Millions of kids in China took to arenas, museums, parks and even the Great Wall Tuesday to celebrate the International Children's Day though many of their peers worldwide had to spend a less colorful festival amid science, sufferings and even wars.
In the national capital of Beijing, more than 30,000 kids both from China and overseas plunged themselves in activities at the Beijing Working People's Palace of Culture after finishing a oath-swearing ceremony to join the Chinese Young Pioneers, the country's largest organization for children.
A grand national anthem-chanting and flag-raising ceremony participated in by about 10,000 students was also held in the square in front of the Potala Palace in Lhasa, capital of southwest China's Tibet Autonomous Region.
Primary school pupils in Wuhan, capital of central Hubei province, can spend the Children's Day in a more relaxed mood after receiving a mandate from the city education bureau director to give children a 'homework-free' day to mark the festival.
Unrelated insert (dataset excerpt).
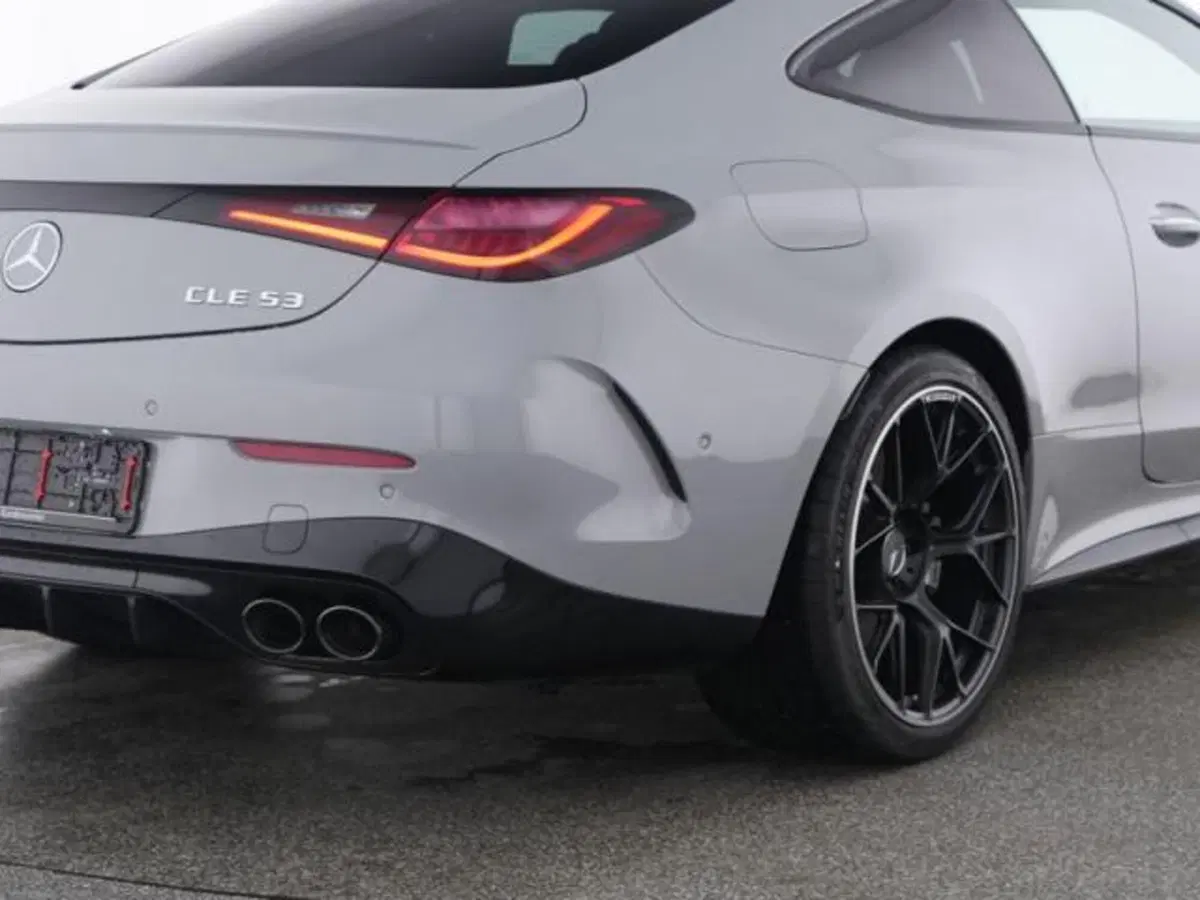 Mercedes-Benz CLE Coupé usata a Milano (4)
The kids had also drawn attention and greetings from top Chinese leaders, even days before the Children's Day fell, including President Hu Jintao and Premier Wen Jiabao.
"You minors are the future of the Chinese nation," President HuJintao said on Monday when he mixed with kids in a ceremony marking International Children's Day and wished all children in country good health, progress in school and happy lives.
However, many of the country's 367 million youngsters under 18,especially those rural and vagrant children, are destined to have a less cheerful and happy festival of their own.
China arrested 69,780 juvenile delinquents in 2003, up 12.7 percent over 2002, according to the Supreme People's Procuratorate (SPP), accounting for 9.1 percent of the total criminal suspects arrested.
Yang Shoujian, of the China Youth and Children's Research Center, acknowledged that juvenile delinquents in China these years have become younger than before.
Most of the young criminal suspects were aged between 15 and 16,according to a survey conducted by a leading office of preventing juvenile delinquency under the Chinese central government.
Robbery, theft, assault and rape cases topped juveniles' crimes, Yang acknowledged.
Moreover, China has seen a growing number of drug cases involving youngsters in recent years, as they made up 85 percent of China's drug addicts.
Earlier this year, China made public a package of unprecedented proposals on creating a sound and better environment for its 367 million youngsters under 18 to grow up well, an environment free of drugs and pornographic and other harmful products.